**Task instructions:** Reproduce the film society program notes below word for word and in full.
::: Text shown :::
Come Back, Little Sheba (1952) and The Rose Tattoo (1955)

Toronto Film Society presented Come Back, Little Sheba (1952) on Monday, October 8, 1986 in a double bill with The Rose Tattoo (1955) as part of the Season 39 Monday Evening Film Buffs Series “B”, Programme 1.

Come Back, Little Sheba (1952)

Production Company: A Hal B. Wallis Production presented by Paramount.  Producer: Hal B. Wallis.  Director: Daniel Mann.  Screenplay: Ketti Frings, from the play by William Inge.  Photography: James Wong Howe.  Editor: Warren Low.  Music: Franz Waxman.  Art Directors: Hal Pereira, Henry Bumstead.  Sets: Sam Comer, Russ Dowd.

Cast:  Burt Lancaster (Doc Delaney), Shirley Booth (Lola Delaney), Terry Moore (Marie Buckholder), Richard Jaeckel (Turk Fisher), Philip Ober (Ed Anderson), Liz Golm (Mrs. Coffman), Walter Kelley (Bruce), Edwin Max (Elmo Huston).

The Rose Tattoo (1955)

Production Company: A Hal B. Wallis Production presented by Paramount.  Producer: Hal B. Wallis.  Director: Daniel Man.  Screenplay: Tennessee Williams, fro his play; adaptation by Hal Kanter.  Photography: James Wong Howe.  Editor: Warren Low.  Music: Alex North.  Art Direction: Hal Pereira and Tambi Larsen.  Set Decoration: Sam Comer, Arthur Krams.

Cast:  Anna Magnani (Serafina Delle Rose), Burt Lancaster (Alvaro Mangiacavallo),  Marisa Pavan (Rosa Delle Rose), Ben Cooper (Jack Hunter), Virginia Grey (Estelle Hohengarten), Jo Van Fleet (Bessie), Sandro Giglio (Father De Leo), Mimi Aguglia (Assunta), Florence Sundstrom (Flora), Dorrit Kelton (Schoolteacher).
::: Records supplied :::
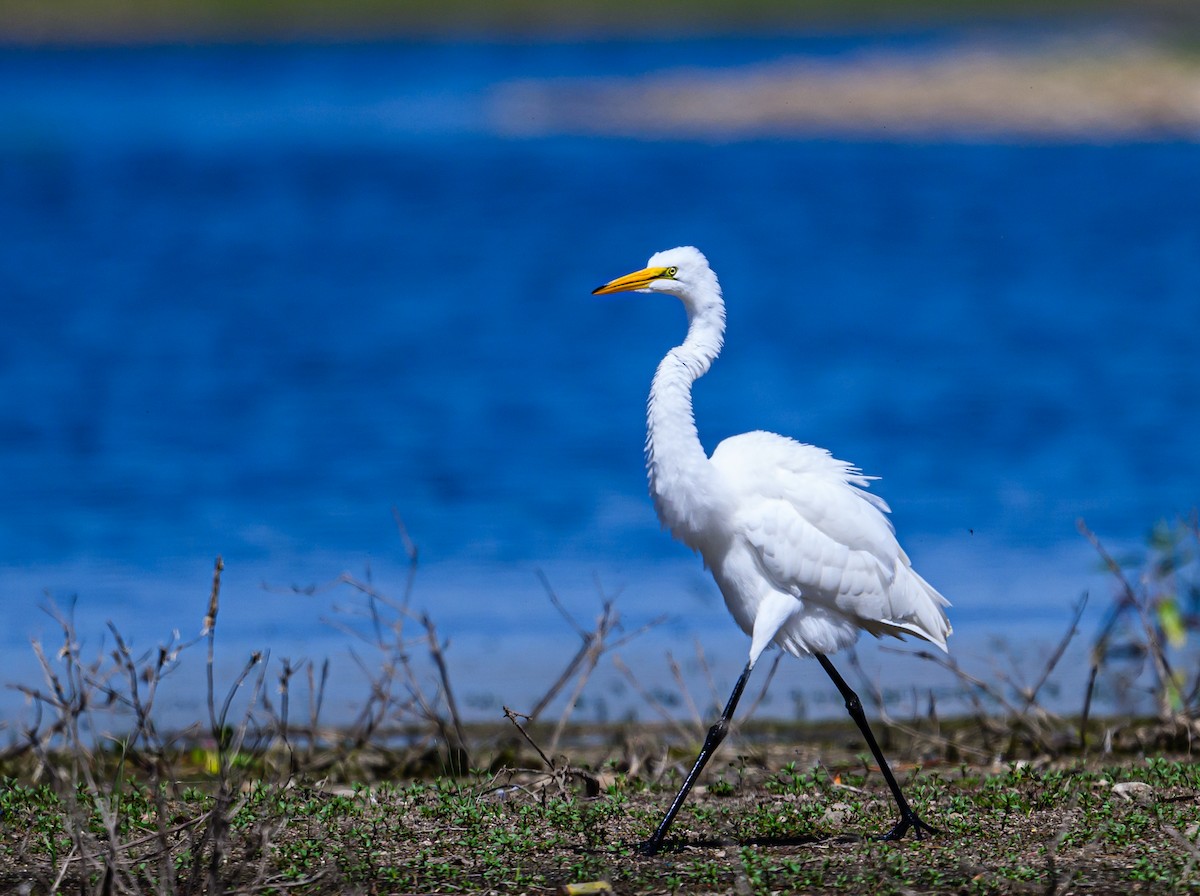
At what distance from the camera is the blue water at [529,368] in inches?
366

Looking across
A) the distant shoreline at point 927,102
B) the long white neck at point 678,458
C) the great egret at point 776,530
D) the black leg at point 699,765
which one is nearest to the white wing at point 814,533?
the great egret at point 776,530

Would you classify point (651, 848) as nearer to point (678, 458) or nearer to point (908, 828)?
point (908, 828)

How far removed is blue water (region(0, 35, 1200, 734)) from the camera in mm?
9305

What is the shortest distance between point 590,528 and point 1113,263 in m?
14.4

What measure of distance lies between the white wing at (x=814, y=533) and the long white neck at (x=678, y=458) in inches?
4.2

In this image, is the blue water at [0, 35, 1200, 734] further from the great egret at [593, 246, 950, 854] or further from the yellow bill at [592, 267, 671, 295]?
the yellow bill at [592, 267, 671, 295]

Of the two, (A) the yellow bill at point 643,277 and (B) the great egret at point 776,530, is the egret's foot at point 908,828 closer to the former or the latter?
(B) the great egret at point 776,530

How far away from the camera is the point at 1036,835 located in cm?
462

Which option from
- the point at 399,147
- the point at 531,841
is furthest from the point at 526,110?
the point at 531,841

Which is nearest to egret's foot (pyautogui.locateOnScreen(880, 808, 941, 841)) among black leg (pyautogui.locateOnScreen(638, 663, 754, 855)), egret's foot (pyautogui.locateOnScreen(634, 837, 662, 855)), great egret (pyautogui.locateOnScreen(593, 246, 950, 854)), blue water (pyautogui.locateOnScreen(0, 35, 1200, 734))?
great egret (pyautogui.locateOnScreen(593, 246, 950, 854))

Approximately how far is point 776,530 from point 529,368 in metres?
11.4

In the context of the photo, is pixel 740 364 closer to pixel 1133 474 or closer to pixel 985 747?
pixel 1133 474

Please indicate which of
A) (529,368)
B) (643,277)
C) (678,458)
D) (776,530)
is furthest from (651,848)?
(529,368)

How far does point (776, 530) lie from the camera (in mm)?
4930
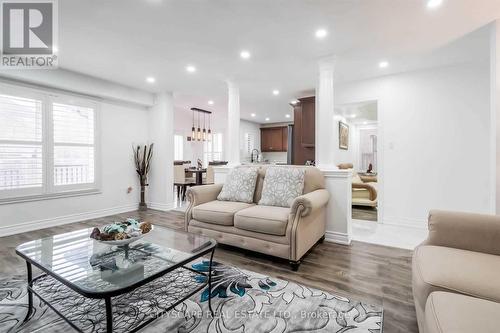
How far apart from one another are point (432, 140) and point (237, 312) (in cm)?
388

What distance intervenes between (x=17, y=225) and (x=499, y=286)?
Result: 5198 mm

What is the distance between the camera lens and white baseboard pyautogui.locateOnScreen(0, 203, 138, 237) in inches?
136

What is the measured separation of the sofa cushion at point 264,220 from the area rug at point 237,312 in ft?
Result: 1.67

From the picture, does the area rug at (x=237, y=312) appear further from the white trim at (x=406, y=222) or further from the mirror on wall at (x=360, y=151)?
the mirror on wall at (x=360, y=151)

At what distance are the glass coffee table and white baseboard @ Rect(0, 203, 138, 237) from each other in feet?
7.18

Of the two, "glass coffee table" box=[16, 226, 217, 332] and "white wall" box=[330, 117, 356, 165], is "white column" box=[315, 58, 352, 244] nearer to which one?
"white wall" box=[330, 117, 356, 165]

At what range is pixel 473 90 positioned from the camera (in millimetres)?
3479

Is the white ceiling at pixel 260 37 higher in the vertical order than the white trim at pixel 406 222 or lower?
higher

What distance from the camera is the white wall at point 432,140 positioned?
11.4ft

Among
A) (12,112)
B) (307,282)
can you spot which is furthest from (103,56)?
(307,282)

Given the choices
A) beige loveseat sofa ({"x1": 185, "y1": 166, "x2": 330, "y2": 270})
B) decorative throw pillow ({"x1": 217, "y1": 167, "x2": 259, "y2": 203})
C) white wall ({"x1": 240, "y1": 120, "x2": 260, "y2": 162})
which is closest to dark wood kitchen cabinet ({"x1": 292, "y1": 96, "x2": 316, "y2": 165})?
beige loveseat sofa ({"x1": 185, "y1": 166, "x2": 330, "y2": 270})

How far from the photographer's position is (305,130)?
5.06 meters

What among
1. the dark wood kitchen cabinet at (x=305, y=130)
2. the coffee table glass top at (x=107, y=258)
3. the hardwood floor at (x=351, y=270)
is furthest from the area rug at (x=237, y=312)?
the dark wood kitchen cabinet at (x=305, y=130)

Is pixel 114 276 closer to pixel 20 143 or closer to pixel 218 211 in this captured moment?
pixel 218 211
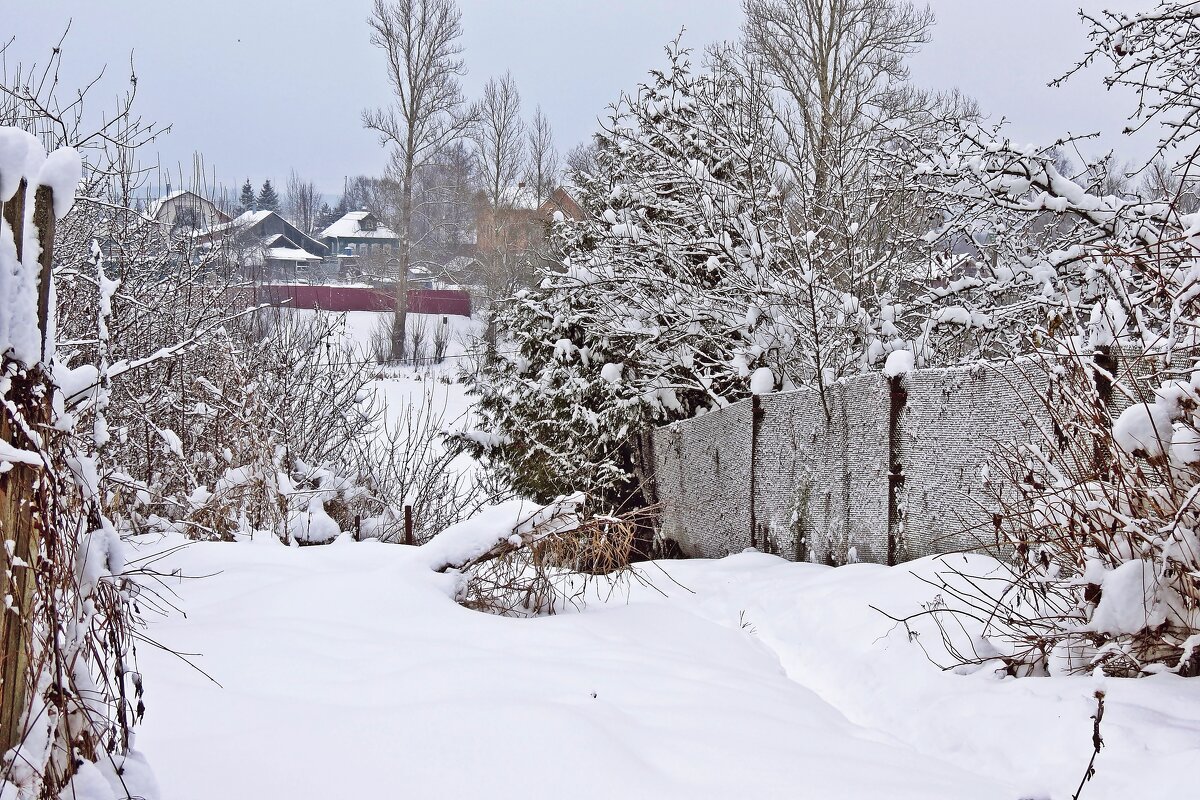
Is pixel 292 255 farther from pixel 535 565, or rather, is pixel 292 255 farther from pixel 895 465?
pixel 535 565

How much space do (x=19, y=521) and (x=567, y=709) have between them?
1694 mm

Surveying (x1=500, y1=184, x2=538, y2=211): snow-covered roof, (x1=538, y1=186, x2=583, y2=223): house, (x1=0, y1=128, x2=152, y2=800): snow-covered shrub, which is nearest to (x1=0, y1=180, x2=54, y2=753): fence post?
(x1=0, y1=128, x2=152, y2=800): snow-covered shrub

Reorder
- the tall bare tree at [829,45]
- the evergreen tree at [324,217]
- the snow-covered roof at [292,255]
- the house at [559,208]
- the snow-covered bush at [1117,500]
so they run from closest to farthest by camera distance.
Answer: the snow-covered bush at [1117,500] → the house at [559,208] → the tall bare tree at [829,45] → the snow-covered roof at [292,255] → the evergreen tree at [324,217]

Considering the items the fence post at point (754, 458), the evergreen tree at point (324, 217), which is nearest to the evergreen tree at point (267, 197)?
the evergreen tree at point (324, 217)

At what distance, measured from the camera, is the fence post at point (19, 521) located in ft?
5.58

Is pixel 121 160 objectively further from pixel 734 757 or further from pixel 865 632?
pixel 734 757

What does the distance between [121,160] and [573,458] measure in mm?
5674

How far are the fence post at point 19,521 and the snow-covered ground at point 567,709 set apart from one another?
607 mm

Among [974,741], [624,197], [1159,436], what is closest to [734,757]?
[974,741]

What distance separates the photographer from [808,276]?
25.9 feet

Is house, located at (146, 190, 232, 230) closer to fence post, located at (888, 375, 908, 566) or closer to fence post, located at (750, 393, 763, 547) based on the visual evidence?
fence post, located at (750, 393, 763, 547)

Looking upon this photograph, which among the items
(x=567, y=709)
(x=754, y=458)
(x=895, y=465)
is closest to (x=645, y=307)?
(x=754, y=458)

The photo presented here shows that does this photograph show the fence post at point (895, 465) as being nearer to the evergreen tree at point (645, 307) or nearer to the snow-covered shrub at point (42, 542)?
:::
**Task result:**
Come Back, Little Sheba (1952) and The Rose Tattoo (1955)

Toronto Film Society presented Come Back, Little Sheba (1952) on Monday, October 8, 1986 in a double bill with The Rose Tattoo (1955) as part of the Season 39 Monday Evening Film Buffs Series “B”, Programme 1.

Come Back, Little Sheba (1952)

Production Company: A Hal B. Wallis Production presented by Paramount.  Producer: Hal B. Wallis.  Director: Daniel Mann.  Screenplay: Ketti Frings, from the play by William Inge.  Photography: James Wong Howe.  Editor: Warren Low.  Music: Franz Waxman.  Art Directors: Hal Pereira, Henry Bumstead.  Sets: Sam Comer, Russ Dowd.

Cast:  Burt Lancaster (Doc Delaney), Shirley Booth (Lola Delaney), Terry Moore (Marie Buckholder), Richard Jaeckel (Turk Fisher), Philip Ober (Ed Anderson), Liz Golm (Mrs. Coffman), Walter Kelley (Bruce), Edwin Max (Elmo Huston).

The Rose Tattoo (1955)

Production Company: A Hal B. Wallis Production presented by Paramount.  Producer: Hal B. Wallis.  Director: Daniel Man.  Screenplay: Tennessee Williams, fro his play; adaptation by Hal Kanter.  Photography: James Wong Howe.  Editor: Warren Low.  Music: Alex North.  Art Direction: Hal Pereira and Tambi Larsen.  Set Decoration: Sam Comer, Arthur Krams.

Cast:  Anna Magnani (Serafina Delle Rose), Burt Lancaster (Alvaro Mangiacavallo),  Marisa Pavan (Rosa Delle Rose), Ben Cooper (Jack Hunter), Virginia Grey (Estelle Hohengarten), Jo Van Fleet (Bessie), Sandro Giglio (Father De Leo), Mimi Aguglia (Assunta), Florence Sundstrom (Flora), Dorrit Kelton (Schoolteacher).